* [Do this]
Copy out the data below verbatim.

* [Records for the task]
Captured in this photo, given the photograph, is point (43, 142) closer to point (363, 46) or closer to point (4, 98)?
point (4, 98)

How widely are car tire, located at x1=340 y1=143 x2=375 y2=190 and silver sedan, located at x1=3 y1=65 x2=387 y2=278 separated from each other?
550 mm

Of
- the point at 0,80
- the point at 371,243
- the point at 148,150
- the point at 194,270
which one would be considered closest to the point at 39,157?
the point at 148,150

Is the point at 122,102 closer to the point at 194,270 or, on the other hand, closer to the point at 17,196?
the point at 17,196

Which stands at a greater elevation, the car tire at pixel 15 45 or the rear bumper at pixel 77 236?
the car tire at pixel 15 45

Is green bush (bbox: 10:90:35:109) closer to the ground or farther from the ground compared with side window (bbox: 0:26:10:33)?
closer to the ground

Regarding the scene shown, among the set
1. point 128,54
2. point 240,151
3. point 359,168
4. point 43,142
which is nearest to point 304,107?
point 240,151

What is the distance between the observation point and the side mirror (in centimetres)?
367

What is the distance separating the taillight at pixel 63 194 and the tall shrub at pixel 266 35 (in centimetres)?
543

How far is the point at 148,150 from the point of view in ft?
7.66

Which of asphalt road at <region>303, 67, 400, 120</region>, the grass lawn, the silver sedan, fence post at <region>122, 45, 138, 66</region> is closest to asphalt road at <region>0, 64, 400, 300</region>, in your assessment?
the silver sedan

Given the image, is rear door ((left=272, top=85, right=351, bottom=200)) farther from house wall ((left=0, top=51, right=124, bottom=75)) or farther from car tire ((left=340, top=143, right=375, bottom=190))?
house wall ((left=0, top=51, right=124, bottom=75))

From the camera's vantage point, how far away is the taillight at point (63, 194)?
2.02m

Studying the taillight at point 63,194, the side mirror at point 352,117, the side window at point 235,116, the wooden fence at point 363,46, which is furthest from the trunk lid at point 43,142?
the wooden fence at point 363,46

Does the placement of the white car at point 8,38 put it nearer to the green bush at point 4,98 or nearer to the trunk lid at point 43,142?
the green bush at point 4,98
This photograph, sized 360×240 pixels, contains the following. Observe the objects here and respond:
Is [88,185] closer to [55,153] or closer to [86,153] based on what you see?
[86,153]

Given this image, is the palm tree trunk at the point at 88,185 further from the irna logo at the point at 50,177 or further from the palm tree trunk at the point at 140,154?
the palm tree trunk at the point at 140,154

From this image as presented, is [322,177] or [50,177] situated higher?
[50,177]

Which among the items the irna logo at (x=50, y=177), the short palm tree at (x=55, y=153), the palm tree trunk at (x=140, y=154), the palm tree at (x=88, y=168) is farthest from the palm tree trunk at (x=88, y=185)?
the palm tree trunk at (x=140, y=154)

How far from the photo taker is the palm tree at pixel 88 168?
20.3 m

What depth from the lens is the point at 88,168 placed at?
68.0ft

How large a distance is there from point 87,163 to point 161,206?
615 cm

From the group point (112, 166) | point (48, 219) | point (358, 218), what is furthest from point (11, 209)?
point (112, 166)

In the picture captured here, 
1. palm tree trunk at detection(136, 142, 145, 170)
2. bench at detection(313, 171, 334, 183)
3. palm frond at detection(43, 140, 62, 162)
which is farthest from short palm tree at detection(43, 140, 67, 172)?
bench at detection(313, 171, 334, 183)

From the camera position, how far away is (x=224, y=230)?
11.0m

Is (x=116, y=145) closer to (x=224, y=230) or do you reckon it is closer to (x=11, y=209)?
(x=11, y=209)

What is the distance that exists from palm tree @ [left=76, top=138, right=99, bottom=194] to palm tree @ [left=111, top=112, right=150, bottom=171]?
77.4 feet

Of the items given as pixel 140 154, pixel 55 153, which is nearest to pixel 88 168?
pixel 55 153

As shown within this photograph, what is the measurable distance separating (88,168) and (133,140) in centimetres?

* [Completed task]
Captured in this photo, given the photograph, is point (43, 142) closer to point (363, 46) or closer to point (4, 98)?
point (4, 98)

How widely are car tire, located at x1=340 y1=143 x2=375 y2=190 and silver sedan, located at x1=3 y1=65 x2=387 y2=278 separated from each other?
550 mm

Of
- the point at 0,80
- the point at 371,243
- the point at 148,150
- the point at 194,270
which one would be considered closest to the point at 39,157?
the point at 148,150

Is the point at 122,102 closer to the point at 194,270 or, on the other hand, closer to the point at 17,196?
the point at 17,196

Which stands at a greater elevation, the car tire at pixel 15 45 or the rear bumper at pixel 77 236?
the car tire at pixel 15 45

Is green bush (bbox: 10:90:35:109) closer to the ground or farther from the ground compared with side window (bbox: 0:26:10:33)?
closer to the ground

Regarding the scene shown, among the set
1. point 128,54
2. point 240,151
3. point 359,168
4. point 43,142
which is nearest to point 304,107?
point 240,151

What is the distance between the observation point and the side mirror (in centimetres)?
367

What is the distance separating the taillight at pixel 63 194 and the tall shrub at pixel 266 35 (in centimetres)?
543

How far is the point at 148,150 from the point of view in ft?
7.66

Which of asphalt road at <region>303, 67, 400, 120</region>, the grass lawn, the silver sedan, fence post at <region>122, 45, 138, 66</region> is closest to asphalt road at <region>0, 64, 400, 300</region>, in your assessment?
the silver sedan

Given the image, is rear door ((left=272, top=85, right=351, bottom=200)) farther from house wall ((left=0, top=51, right=124, bottom=75)) or farther from car tire ((left=340, top=143, right=375, bottom=190))?
house wall ((left=0, top=51, right=124, bottom=75))

From the camera's vantage point, how far away is the taillight at point (63, 194)?
2.02m

Studying the taillight at point 63,194, the side mirror at point 352,117, the side window at point 235,116, the wooden fence at point 363,46, which is furthest from the trunk lid at point 43,142?
the wooden fence at point 363,46

Does the placement of the white car at point 8,38 put it nearer to the green bush at point 4,98 or nearer to the trunk lid at point 43,142?
the green bush at point 4,98
This photograph, sized 360×240 pixels, contains the following. Observe the objects here and respond:
Is [88,185] closer to [55,153] or closer to [86,153] based on what you see?
[86,153]

Given this image, is the palm tree trunk at the point at 88,185 further from the irna logo at the point at 50,177 or further from the palm tree trunk at the point at 140,154?
the palm tree trunk at the point at 140,154

From this image as presented, is [322,177] or [50,177] situated higher?
[50,177]

Which among the items the irna logo at (x=50, y=177), the short palm tree at (x=55, y=153), the palm tree trunk at (x=140, y=154), the palm tree at (x=88, y=168) is farthest from the palm tree trunk at (x=88, y=185)?
the palm tree trunk at (x=140, y=154)

How far from the photo taker is the palm tree at pixel 88 168?
20.3 m

What depth from the lens is the point at 88,168 placed at?
68.0ft

How large a distance is there from point 87,163 to point 161,206?
615 cm

From the group point (112, 166) | point (48, 219) | point (358, 218), what is furthest from point (11, 209)?
point (112, 166)

In the picture captured here, 
1. palm tree trunk at detection(136, 142, 145, 170)
2. bench at detection(313, 171, 334, 183)
3. palm frond at detection(43, 140, 62, 162)
which is farthest from short palm tree at detection(43, 140, 67, 172)?
bench at detection(313, 171, 334, 183)

From the camera position, how far away is (x=224, y=230)?
11.0m

Is (x=116, y=145) closer to (x=224, y=230) or do you reckon it is closer to (x=11, y=209)?
(x=11, y=209)

What is the distance that exists from palm tree @ [left=76, top=138, right=99, bottom=194] to palm tree @ [left=111, top=112, right=150, bottom=171]?
77.4 feet

Of the items given as pixel 140 154, pixel 55 153, which is nearest to pixel 88 168?
pixel 55 153

As shown within this photograph, what is the measurable distance separating (88,168) and (133,140) in centimetres?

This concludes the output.